# nuevo gallinero.



## folingao (Oct 7, 2012)

Muy güenas a [email protected]
Estoy cogiendo ideas de vuestros gallineros para construir el mio.
¡¡ Hacéis cosas muy bonitas !!
Un saludo.


----------



## oakwood (Aug 21, 2012)

Yes, it is good to see other peoples chicken coops so you can have some ideas on how to build your own . 
I agree there are many beautiful chicken coops on here .


----------



## Italy-Dan (Oct 5, 2012)

Bien  Que las razas de gallinas tienes? perdón si mi español no es correcto 

For American and English  : Well,which breeds of chickens do you have? sorry if my Spanish isn't correct.


----------



## 7chicks (Jun 29, 2012)

I'm glad someone here can figure all that out. Thanks for the transcription.


----------



## folingao (Oct 7, 2012)

7chicks said:


> I'm glad someone here can figure all that out. Thanks for the transcription.
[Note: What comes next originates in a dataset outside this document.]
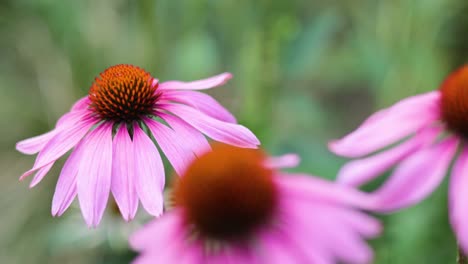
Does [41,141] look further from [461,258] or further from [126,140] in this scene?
[461,258]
Es muy fácil, le pinchas al botón derecho del ratón y le das a traducir. Así lo hago ya que no sé Inglés.


----------



## folingao (Oct 7, 2012)

Italy-Dan said:


> Bien  Que las razas de gallinas tienes? perdón si mi español no es correcto
> 
> For American and English  : Well,which breeds of chickens do you have? sorry if my Spanish isn't correct.
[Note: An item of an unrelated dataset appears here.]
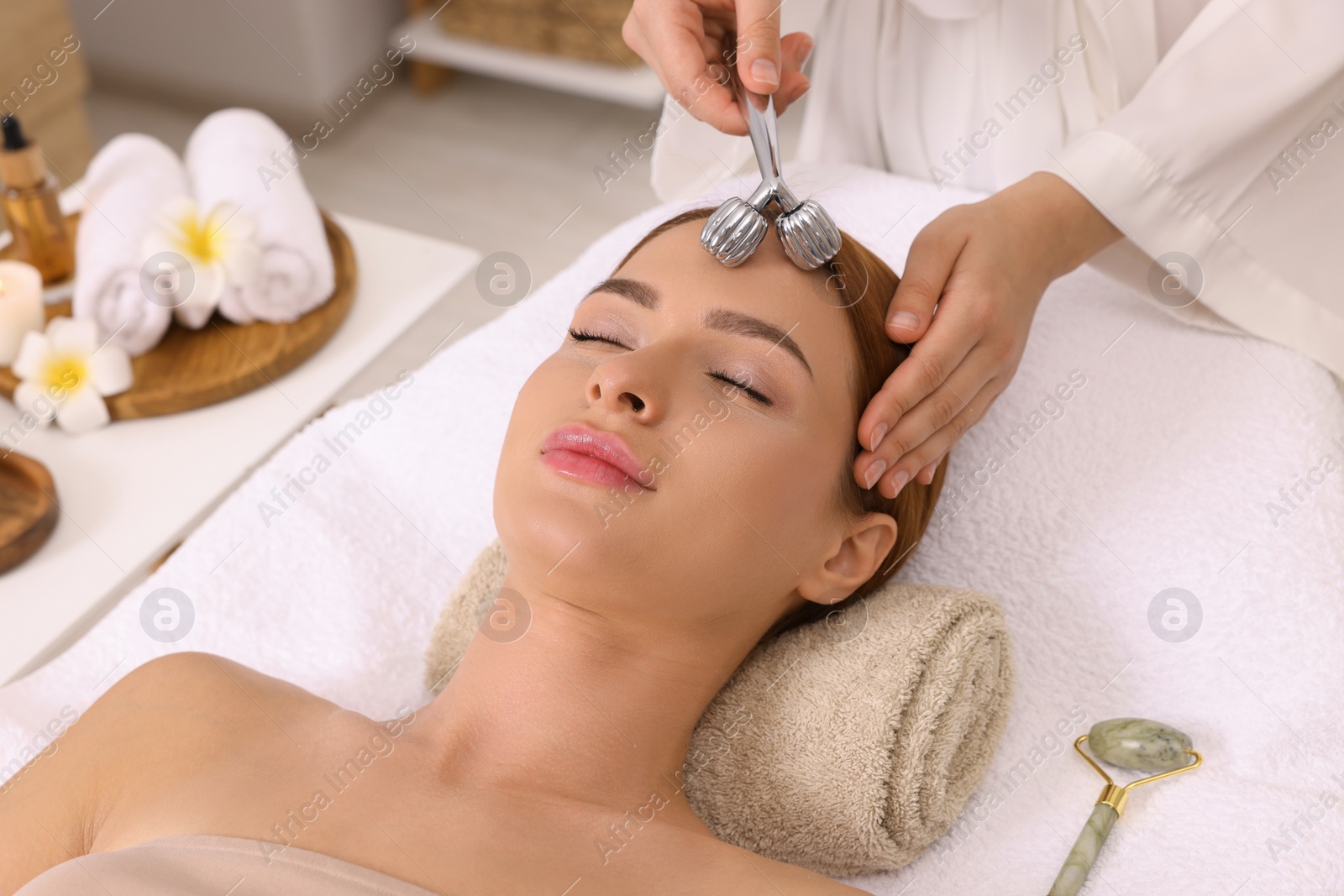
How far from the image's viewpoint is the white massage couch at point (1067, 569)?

Aún no tengo. Me gustan las sussex.


----------



## oakwood (Aug 21, 2012)

Sussex are a great breed , good for eggs and meat .
They come in many different colours too. 
My favorite is the speckled sussex, what colour are you going to get ?

Light Sussex








Speckled Sussex








Silver Sussex








White Sussex








Red Sussex.








Brown Sussex








Buff Sussex


----------



## Italy-Dan (Oct 5, 2012)

Sussex are so beautiful   
I understand Spanish when I read it more easily because of English is similar to Italian. But to write in Spanish I have to take a few words from the dictionary
However thanks 7chicks


----------



## folingao (Oct 7, 2012)

Me gustan estas. Nosotros las llamamos Blancas armiñadas.
Tengo entendido que son muy dóciles y amigables.


----------



## Italy-Dan (Oct 5, 2012)

She's a Light Sussex  In Italy we call this kind of Sussex "Bianco Columbia".
And then there is an Italian breed named "Ermellinata di Rovigo" which is similar.
But Sussex is Sussex!


----------



## cogburn (Jul 16, 2012)

folingao said:


> Me gustan estas. Nosotros las llamamos Blancas armiñadas.
> Tengo entendido que son muy dóciles y amigables.


Very nice !! Beautiful bird folinago, I know you are proud... We all speak "pictures" keep em coming..
Cogburn


----------



## oakwood (Aug 21, 2012)

Yes, they are a very friendly and docile breed .
Perfect breed for beginners and experienced poultry keepers . 
We have keep the Bantams and the Large Fowl .
We have kept all of the colours .


----------